● **Data provided**:
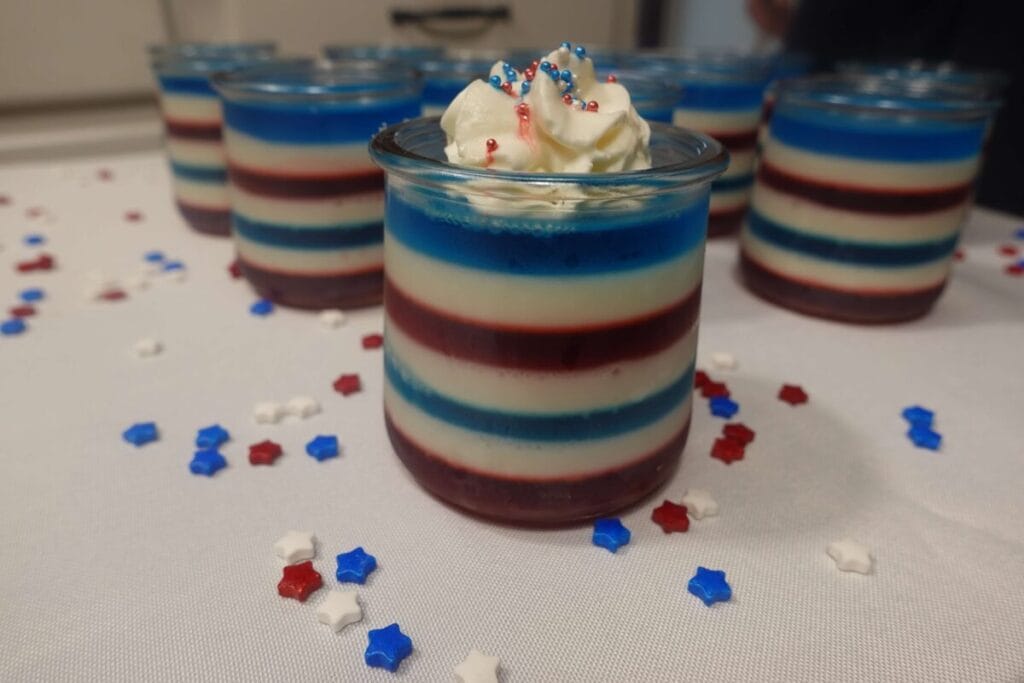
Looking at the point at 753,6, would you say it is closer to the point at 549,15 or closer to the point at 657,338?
the point at 549,15

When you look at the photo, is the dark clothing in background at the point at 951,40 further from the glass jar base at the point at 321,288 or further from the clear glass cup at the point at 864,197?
the glass jar base at the point at 321,288

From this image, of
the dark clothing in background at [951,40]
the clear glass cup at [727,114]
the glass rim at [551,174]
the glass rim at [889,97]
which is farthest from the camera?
the dark clothing in background at [951,40]

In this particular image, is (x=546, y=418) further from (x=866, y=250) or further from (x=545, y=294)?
(x=866, y=250)

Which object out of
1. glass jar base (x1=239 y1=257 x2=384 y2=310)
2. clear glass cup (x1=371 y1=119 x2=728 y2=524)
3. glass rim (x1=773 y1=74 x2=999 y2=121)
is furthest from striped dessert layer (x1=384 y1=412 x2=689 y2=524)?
glass rim (x1=773 y1=74 x2=999 y2=121)

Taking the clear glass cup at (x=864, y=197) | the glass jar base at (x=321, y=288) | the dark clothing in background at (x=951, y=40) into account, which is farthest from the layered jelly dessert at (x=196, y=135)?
the dark clothing in background at (x=951, y=40)

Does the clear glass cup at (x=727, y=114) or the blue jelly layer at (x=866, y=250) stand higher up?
the clear glass cup at (x=727, y=114)

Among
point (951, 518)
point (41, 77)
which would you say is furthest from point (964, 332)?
point (41, 77)

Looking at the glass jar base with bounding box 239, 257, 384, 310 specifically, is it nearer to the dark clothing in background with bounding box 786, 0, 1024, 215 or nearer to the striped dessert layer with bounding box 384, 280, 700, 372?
the striped dessert layer with bounding box 384, 280, 700, 372

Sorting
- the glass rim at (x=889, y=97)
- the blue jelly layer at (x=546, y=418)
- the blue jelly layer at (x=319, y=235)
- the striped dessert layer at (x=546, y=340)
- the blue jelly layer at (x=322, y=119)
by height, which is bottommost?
the blue jelly layer at (x=546, y=418)
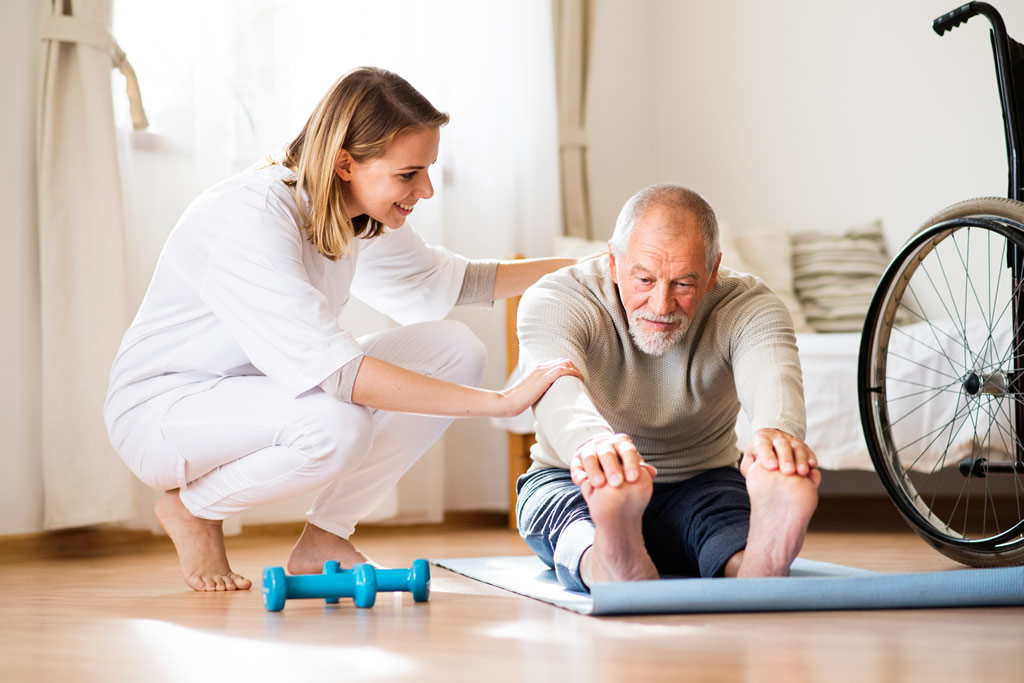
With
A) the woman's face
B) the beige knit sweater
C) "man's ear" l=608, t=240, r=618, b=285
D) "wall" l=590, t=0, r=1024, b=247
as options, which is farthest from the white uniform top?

● **Job**:
In your copy, leave out the pictures and reproduce the material above exactly.

● **Answer to this exercise**:
Looking at the point at 753,6, would you say it is closer to the point at 549,15 or closer to the point at 657,338?
the point at 549,15

When you look at the photo, is the dark clothing in background at the point at 951,40 further from the glass jar base at the point at 321,288 or further from the clear glass cup at the point at 864,197?
the glass jar base at the point at 321,288

From this image, of
the dark clothing in background at [951,40]
the clear glass cup at [727,114]
the glass rim at [551,174]
the glass rim at [889,97]
which is farthest from the camera?
the dark clothing in background at [951,40]

In this particular image, is (x=546, y=418) further from (x=866, y=250) or further from (x=545, y=294)?
(x=866, y=250)

Which object out of
1. glass jar base (x1=239 y1=257 x2=384 y2=310)
2. clear glass cup (x1=371 y1=119 x2=728 y2=524)
3. glass rim (x1=773 y1=74 x2=999 y2=121)
is furthest from striped dessert layer (x1=384 y1=412 x2=689 y2=524)?
glass rim (x1=773 y1=74 x2=999 y2=121)

Taking the clear glass cup at (x=864, y=197) | the glass jar base at (x=321, y=288) | the dark clothing in background at (x=951, y=40) into account, which is farthest from the layered jelly dessert at (x=196, y=135)?
the dark clothing in background at (x=951, y=40)

Does the clear glass cup at (x=727, y=114) or the blue jelly layer at (x=866, y=250) stand higher up?
the clear glass cup at (x=727, y=114)

Among
point (951, 518)
point (41, 77)
which would you say is furthest from point (964, 332)?
point (41, 77)

Looking at the glass jar base with bounding box 239, 257, 384, 310 specifically, is it nearer to the dark clothing in background with bounding box 786, 0, 1024, 215 or nearer to the striped dessert layer with bounding box 384, 280, 700, 372?
the striped dessert layer with bounding box 384, 280, 700, 372

Sorting
- the glass rim at (x=889, y=97)
- the blue jelly layer at (x=546, y=418)
- the blue jelly layer at (x=319, y=235)
- the striped dessert layer at (x=546, y=340)
- the blue jelly layer at (x=322, y=119)
by height, which is bottommost?
the blue jelly layer at (x=546, y=418)
With
A) the woman's face
B) the beige knit sweater
C) "man's ear" l=608, t=240, r=618, b=285
D) "wall" l=590, t=0, r=1024, b=247
as options, which is farthest from the white uniform top?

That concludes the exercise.